— Records to process —
____
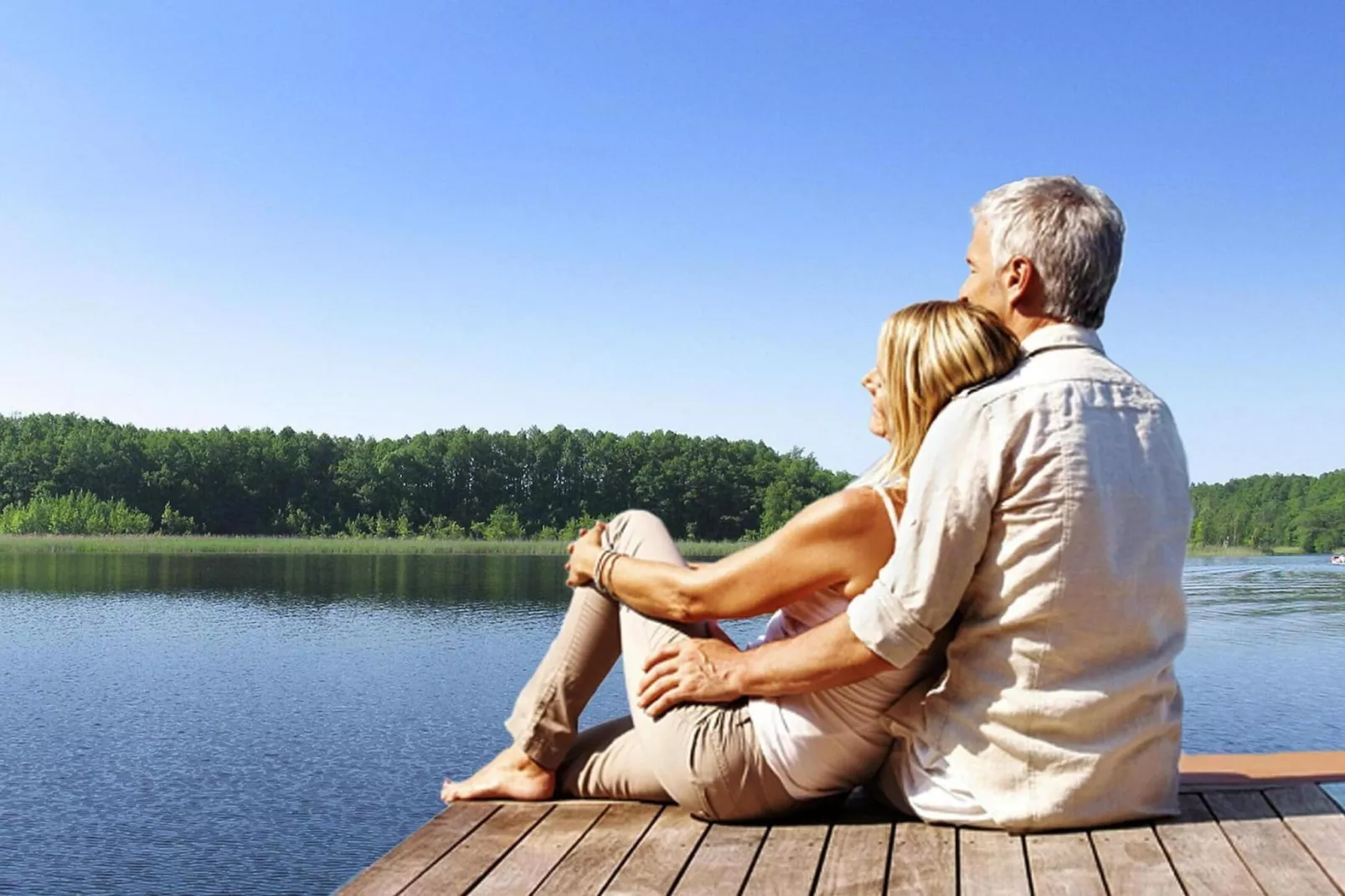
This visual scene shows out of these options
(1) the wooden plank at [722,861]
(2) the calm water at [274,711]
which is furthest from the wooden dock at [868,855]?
____
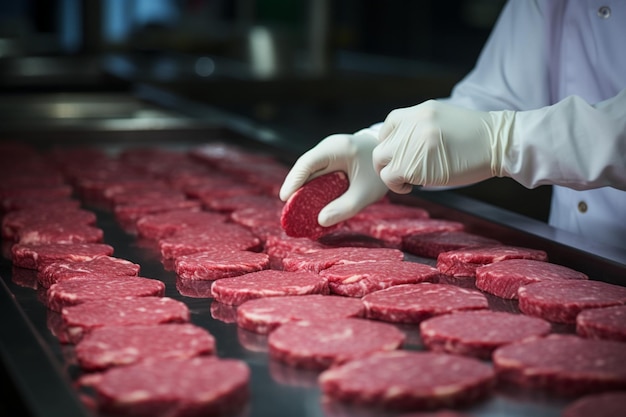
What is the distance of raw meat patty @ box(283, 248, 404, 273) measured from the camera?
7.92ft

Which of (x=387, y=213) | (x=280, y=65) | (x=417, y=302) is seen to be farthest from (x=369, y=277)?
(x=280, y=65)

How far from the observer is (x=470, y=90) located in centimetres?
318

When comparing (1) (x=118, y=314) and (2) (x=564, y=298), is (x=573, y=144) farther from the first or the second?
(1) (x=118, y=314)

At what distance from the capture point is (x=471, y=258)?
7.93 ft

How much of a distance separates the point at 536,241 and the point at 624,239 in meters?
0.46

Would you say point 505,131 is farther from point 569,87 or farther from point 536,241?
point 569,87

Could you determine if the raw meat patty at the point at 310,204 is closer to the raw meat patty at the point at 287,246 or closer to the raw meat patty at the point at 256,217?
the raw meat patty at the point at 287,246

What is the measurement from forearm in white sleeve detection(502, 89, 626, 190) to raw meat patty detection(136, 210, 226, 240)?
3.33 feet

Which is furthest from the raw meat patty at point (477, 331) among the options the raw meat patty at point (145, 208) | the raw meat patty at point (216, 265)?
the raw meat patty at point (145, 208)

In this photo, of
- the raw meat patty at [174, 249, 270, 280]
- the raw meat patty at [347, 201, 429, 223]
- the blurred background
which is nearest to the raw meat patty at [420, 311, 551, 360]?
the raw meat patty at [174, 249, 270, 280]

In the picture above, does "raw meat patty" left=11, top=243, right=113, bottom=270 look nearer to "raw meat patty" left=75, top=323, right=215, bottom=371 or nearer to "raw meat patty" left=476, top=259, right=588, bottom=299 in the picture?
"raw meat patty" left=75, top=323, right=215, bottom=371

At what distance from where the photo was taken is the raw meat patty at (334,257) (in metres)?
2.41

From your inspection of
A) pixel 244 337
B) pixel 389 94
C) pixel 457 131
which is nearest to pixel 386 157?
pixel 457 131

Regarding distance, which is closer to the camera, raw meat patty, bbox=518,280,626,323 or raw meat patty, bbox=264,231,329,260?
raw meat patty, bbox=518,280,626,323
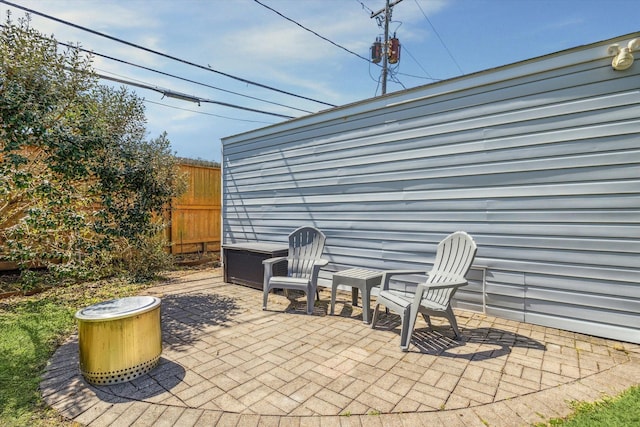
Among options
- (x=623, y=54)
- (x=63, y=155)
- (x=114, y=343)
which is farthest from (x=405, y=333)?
____
— Problem description —
Copy out the listing lines again word for word, starting at the line that contains "This visual scene shows out of these options" and ending at the line that contains "which is furthest from the wooden", including both of those lines.

— Response to this task —
This visual scene shows out of these options
(1) the wooden plank at [722,861]
(2) the calm water at [274,711]
which is furthest from the wooden dock at [868,855]?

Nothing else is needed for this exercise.